**Work to be completed:**
Apart from the images, every record below must be given again without alteration.

**Records for this exercise:**

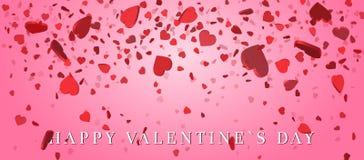 Confetes do coração das pétalas dos Valentim que caem no fundo cor-de-rosa Floresça a pétala na forma de confetes do coração para Imagens de Stock Royalty Free
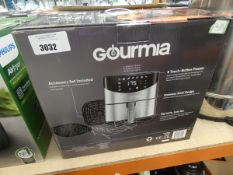 (57) Boxed Gourmia digital air fryer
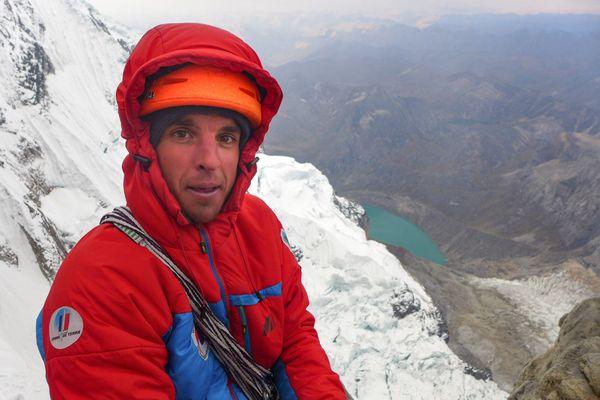 Max Bonniot, originaire de Briançon, est mort à Chamonix, dans le massif du Mont-Blanc au pied de l'Aiguille du Plan.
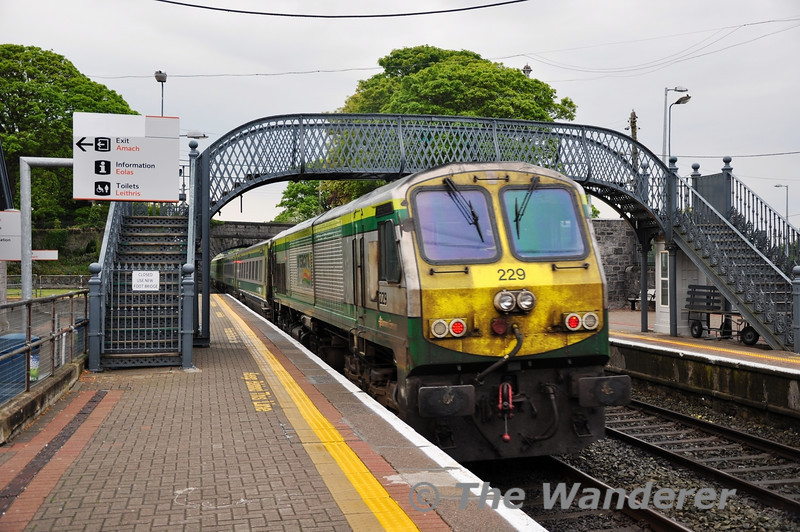229 brings up the rear of the 1730 Cork - Heuston as it departs Thurles. Sun 01.05.11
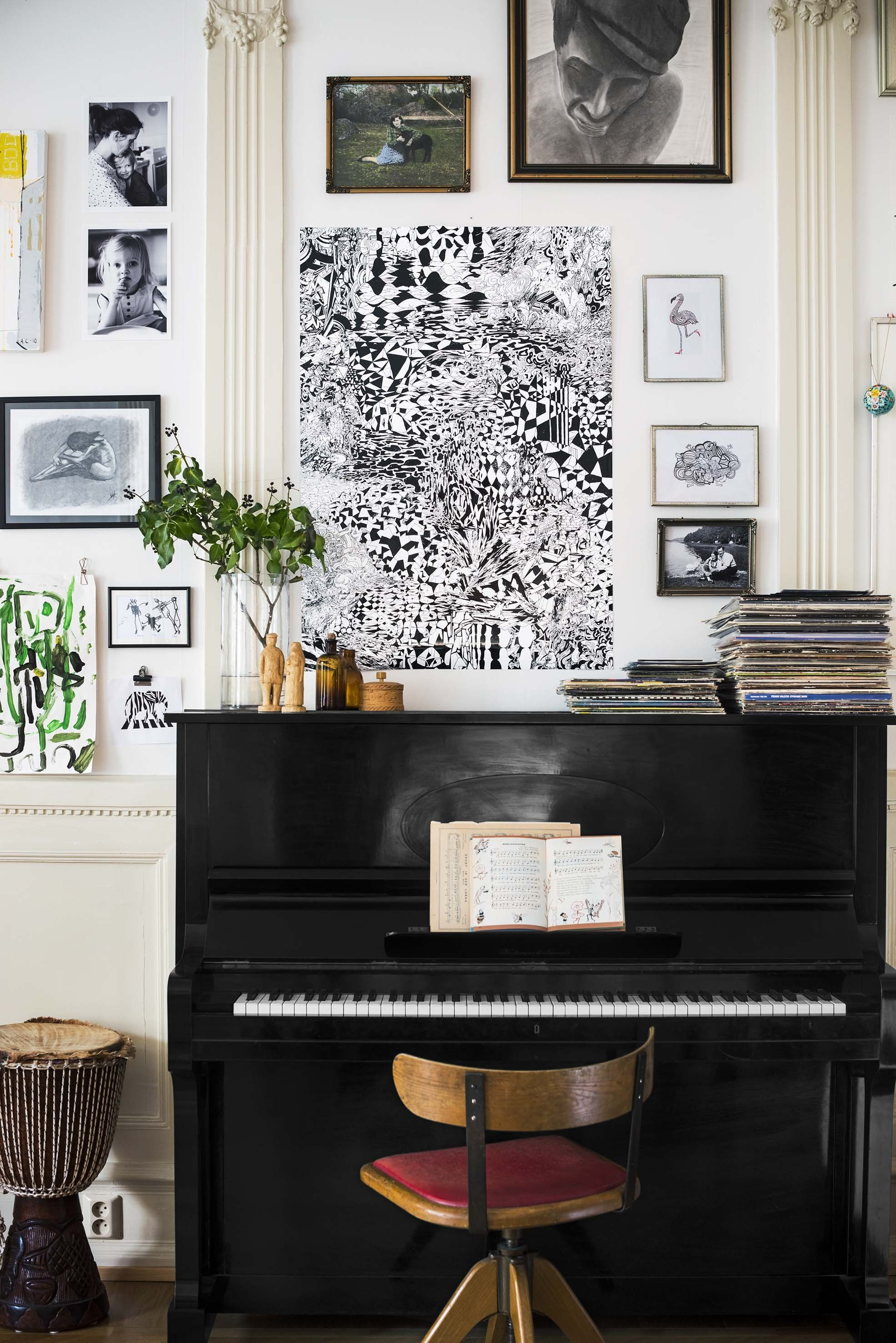 13 Ways To Decorate Around A Piano Piano Living Rooms P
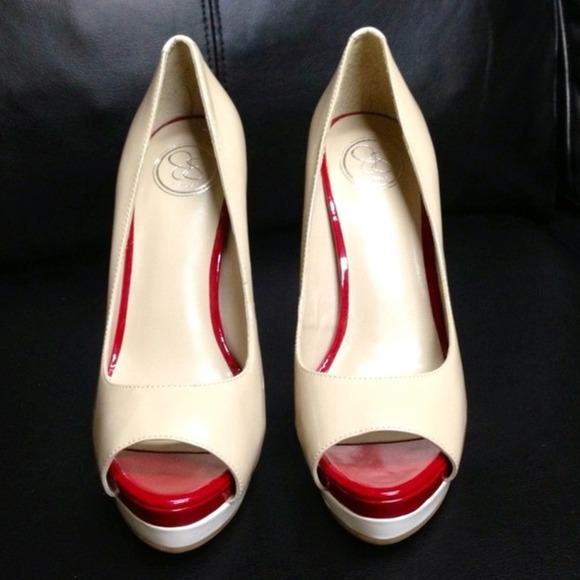 3359f43c496 Jessica Simpson color block heels nude red white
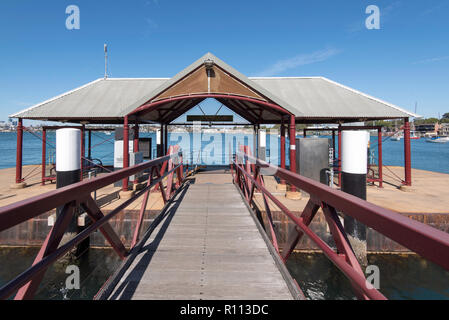 Woolwhich Pier Ferry Terminal, Teil der Sydney Ferries Netzwerk und am Hafen von Hunters Hill in Sydney, Australien - Stockfoto
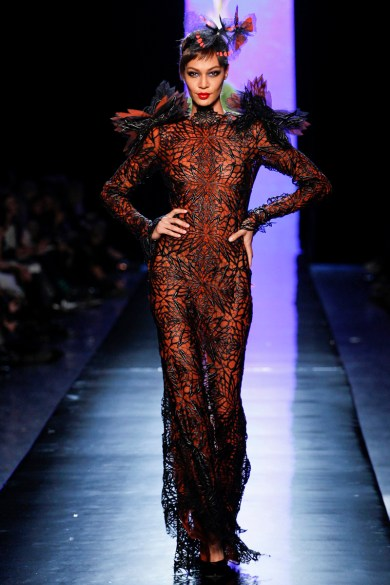 jean-paul-gaultier-spring-2014-couture-runway-43_122039339270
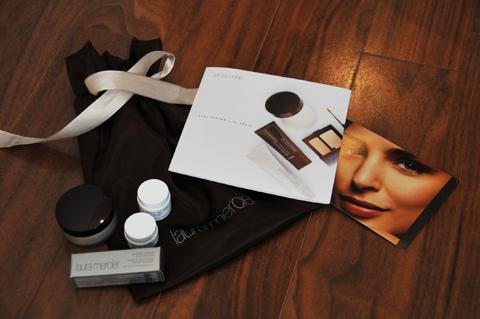 gift_laura.jpg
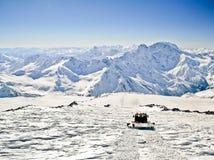 caucas山挂接土坎snowcat视图 库存图片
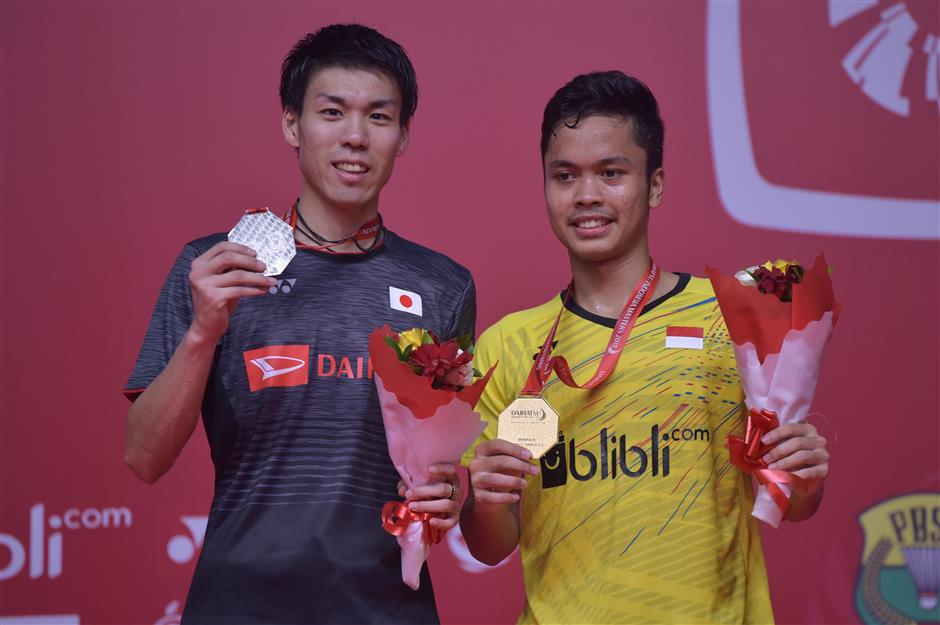 Ginting tops Sakai to win Indonesian Masters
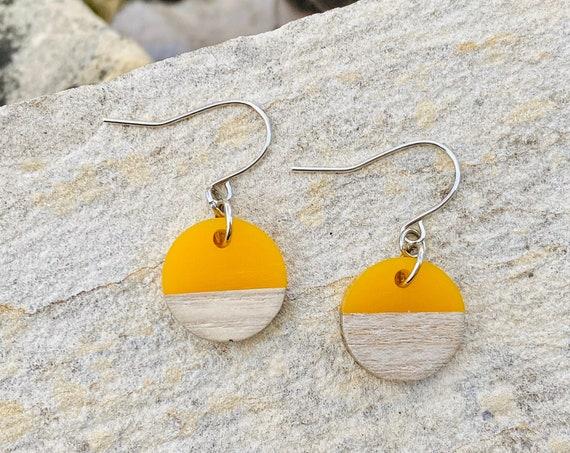 Wood & Sunshine Yellow Resin Disc Earrings (15mm)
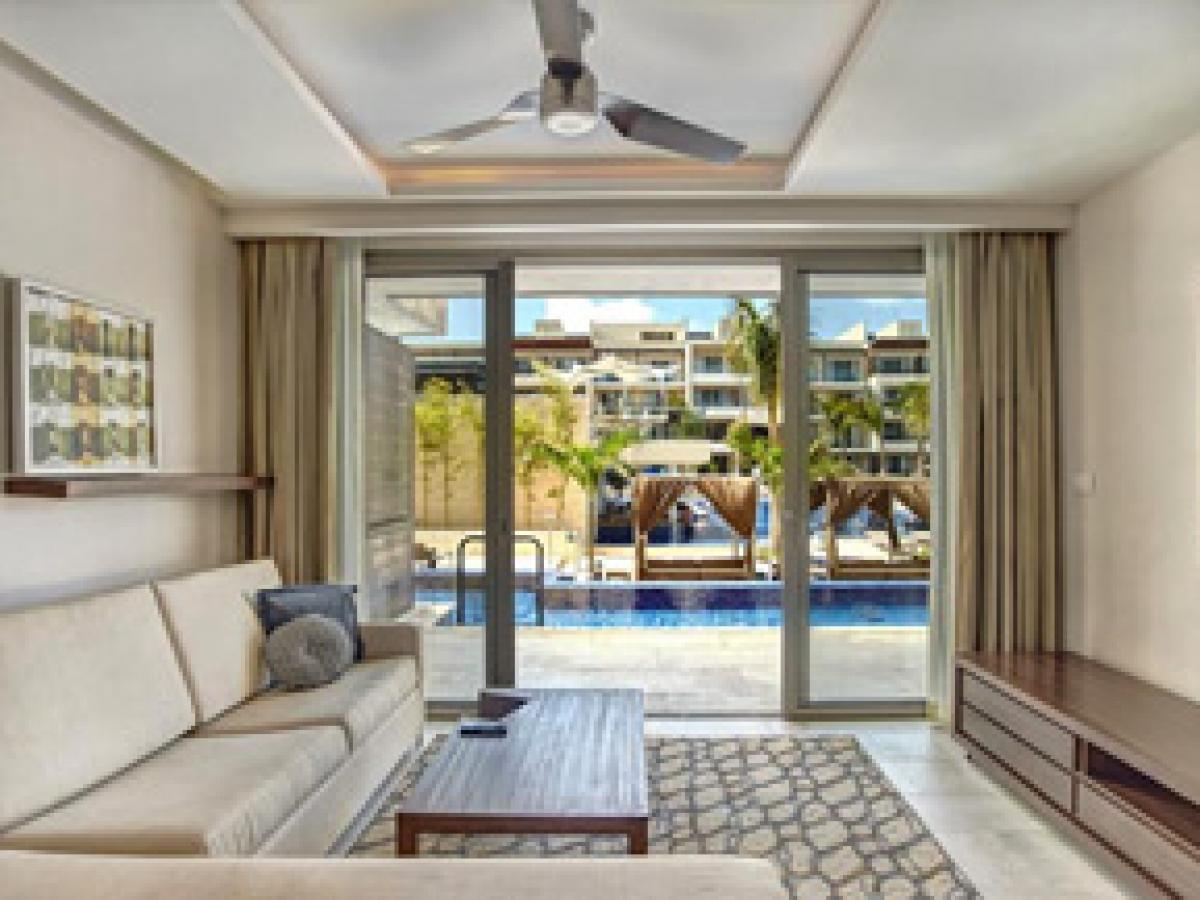 Hideaway Royalton Riviera Cancun Mexico - Diamond Club Luxury Pr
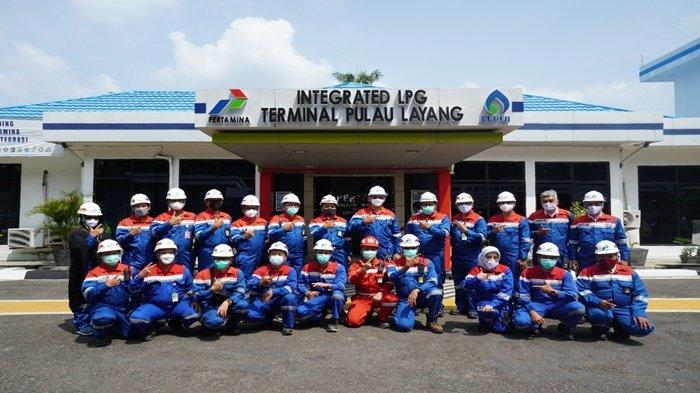 Komisaris Utama (Komut) PT Pertamina (Persero), Basuki Tjahaja Purnama (BTP) berfoto bersama di Depot LPG Terminal Pulau Layang, usai kunjungan kerja ke PT Pertamina Patra Niaga Region Sumbagsel, Senin (4/10/2021) lalu.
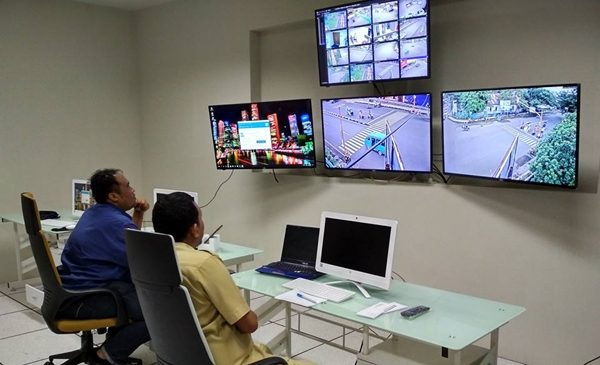 Operator Command Center Pantau Aktivitas Lalu Lintas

**Answer for the task:**
 Confetes do coração das pétalas dos Valentim que caem no fundo cor-de-rosa Floresça a pétala na forma de confetes do coração para Imagens de Stock Royalty Free
 (57) Boxed Gourmia digital air fryer
 Max Bonniot, originaire de Briançon, est mort à Chamonix, dans le massif du Mont-Blanc au pied de l'Aiguille du Plan.
229 brings up the rear of the 1730 Cork - Heuston as it departs Thurles. Sun 01.05.11
 13 Ways To Decorate Around A Piano Piano Living Rooms P
 3359f43c496 Jessica Simpson color block heels nude red white
 Woolwhich Pier Ferry Terminal, Teil der Sydney Ferries Netzwerk und am Hafen von Hunters Hill in Sydney, Australien - Stockfoto
 jean-paul-gaultier-spring-2014-couture-runway-43_122039339270
 gift_laura.jpg
 caucas山挂接土坎snowcat视图 库存图片
 Ginting tops Sakai to win Indonesian Masters
 Wood & Sunshine Yellow Resin Disc Earrings (15mm)
 Hideaway Royalton Riviera Cancun Mexico - Diamond Club Luxury Pr
 Komisaris Utama (Komut) PT Pertamina (Persero), Basuki Tjahaja Purnama (BTP) berfoto bersama di Depot LPG Terminal Pulau Layang, usai kunjungan kerja ke PT Pertamina Patra Niaga Region Sumbagsel, Senin (4/10/2021) lalu.
 Operator Command Center Pantau Aktivitas Lalu Lintas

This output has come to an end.